* CONSIGNE DONNÉE A *
Indiquez, d'après l'entretien avec Jean-Christophe Boccon-Gibod, à quels secteurs la plateforme Eloa est dédiée.
* CONSIGNE DONNÉE B *
Rédigez la suite de l'entretien avec Jean-Christophe Boccon-Gibod sur le digital et la relation client, en reprenant après sa dernière phrase.

* TEXTE FOURNI *
>>
Paroles de Lauréats : Jean-Christophe Boccon-Gibod
25 / 27.05.2020

Paroles de Lauréats : Jean-Christophe Boccon-Gibod

Le digital n’exclut pas le besoin de proximité

Aujourd’hui avec Jean-Christophe Boccon-Gibod, cofondateur d’Eloa, plateforme client digitale dédiée au crédit et à l’assurance. Jean-Christophe Boccon-Gibod est alumni Choiseul 100.

Face à la crise, chaque jour, les lauréats et alumni Choiseul, mais aussi plusieurs de nos amis et partenaires, réagissent. Une série d’échanges avec plusieurs d’entre eux qui nous font part de leur vécu, nous exposent leurs stratégies de rebond mais aussi nous livrent leur vision du « jour d’après ».

Les acteurs du retail ont compris qu’il était indispensable que leurs ventes puissent se faire sans contact. Et en parallèle, une partie du petit commerce alimentaire de proximité n’a jamais aussi bien marché !

Eloa propose des solutions de parcours client entièrement digitalisées aux acteurs du crédit et de l’assurance. La crise que nous traversons va-t-elle bouleverser la relation client ? Va-t-on basculer dans le tout digital ? 

La situation actuelle a clairement mis en évidence l’apport des solutions digitales permettant de traiter la relation client à distance : commerce en ligne, échanges de documents, signature électronique, visioconférence, webinar…. A contrario elle a aussi souligné l’impréparation d’un certain nombre d’acteurs publics ou privés qui ont dû purement et simplement suspendre leur activité faute des outils digitaux nécessaires. L’absence de signature électronique à distance des actes notariés et les restrictions temporaires du crédit immobilier aux particuliers – en lien avec une mobilisation exceptionnelle des banques pour les entreprises – illustrent à quel point toute une chaîne de valeur peut brutalement être mise à l’arrêt du fait du manque d’outils digitaux chez un seul des acteurs de cette chaîne. C’est une lourde responsabilité qui doit être prise en compte dans les choix d’investissement de chacun des acteurs.
<<
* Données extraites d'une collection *
>>
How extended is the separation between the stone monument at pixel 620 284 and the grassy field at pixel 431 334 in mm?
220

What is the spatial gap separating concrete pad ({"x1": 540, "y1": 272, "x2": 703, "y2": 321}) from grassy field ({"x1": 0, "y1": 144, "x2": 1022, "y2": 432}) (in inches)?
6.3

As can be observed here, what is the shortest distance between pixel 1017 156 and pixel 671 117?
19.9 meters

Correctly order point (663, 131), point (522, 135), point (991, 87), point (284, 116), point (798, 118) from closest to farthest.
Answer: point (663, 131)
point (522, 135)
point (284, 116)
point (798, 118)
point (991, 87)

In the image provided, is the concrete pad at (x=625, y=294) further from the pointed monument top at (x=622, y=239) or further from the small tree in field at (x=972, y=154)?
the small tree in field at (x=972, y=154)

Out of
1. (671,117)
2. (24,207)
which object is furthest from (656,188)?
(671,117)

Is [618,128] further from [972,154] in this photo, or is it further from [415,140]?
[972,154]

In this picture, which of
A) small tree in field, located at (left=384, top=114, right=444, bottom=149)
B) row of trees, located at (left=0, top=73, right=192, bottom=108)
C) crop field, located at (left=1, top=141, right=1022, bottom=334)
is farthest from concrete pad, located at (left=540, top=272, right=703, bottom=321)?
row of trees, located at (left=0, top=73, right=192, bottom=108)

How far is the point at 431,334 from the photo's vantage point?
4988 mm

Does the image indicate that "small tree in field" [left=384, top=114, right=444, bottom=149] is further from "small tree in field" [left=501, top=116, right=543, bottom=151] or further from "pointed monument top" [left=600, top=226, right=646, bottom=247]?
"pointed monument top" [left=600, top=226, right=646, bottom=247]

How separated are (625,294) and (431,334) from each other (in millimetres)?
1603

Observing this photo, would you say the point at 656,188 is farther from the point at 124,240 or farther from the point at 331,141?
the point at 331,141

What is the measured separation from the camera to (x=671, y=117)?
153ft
<<
* RÉPONSE RÉDIGÉE A *
Au crédit et à l'assurance.

* RÉPONSE RÉDIGÉE B *
En tant qu’acteur du monde de l’assurance, qui comme on le sait est particulièrement impacté par cette crise, comment voyez-vous l’avenir du secteur ?

Je ne suis pas inquiet pour l’avenir de la santé économique du secteur de l’assurance qui reste une activité indispensable et un métier formidable, au cœur des enjeux de société, des enjeux économiques et des enjeux individuels avec comme mission de donner à chacun, individu ou organisation, la liberté et la force de mener à bien ses projets tout en les protégeant des aléas.

En revanche, je suis plus inquiet sur la capacité du secteur de l’assurance à combattre ses vieux démons et notamment ces pratiques encore trop répandues de rédaction ambiguë des garanties – comme l’a montré le sujet des pertes d’exploitation.

Certes, personne n’avait prévu la situation exceptionnelle que nous affrontons actuellement et il est clair que ni les primes ni les provisions des assureurs ne permettent de couvrir les pertes d’exploitation directes et indirectes colossales liées aux fermetures des commerces, hôtels et restaurants pendant plusieurs mois.

Mais tout de même, quelle cacophonie en période de crise !


Eloa accompagne les banques, courtiers, promoteurs et autres acteurs de l’immobilier. Comment percevez-vous l’évolution du marché ?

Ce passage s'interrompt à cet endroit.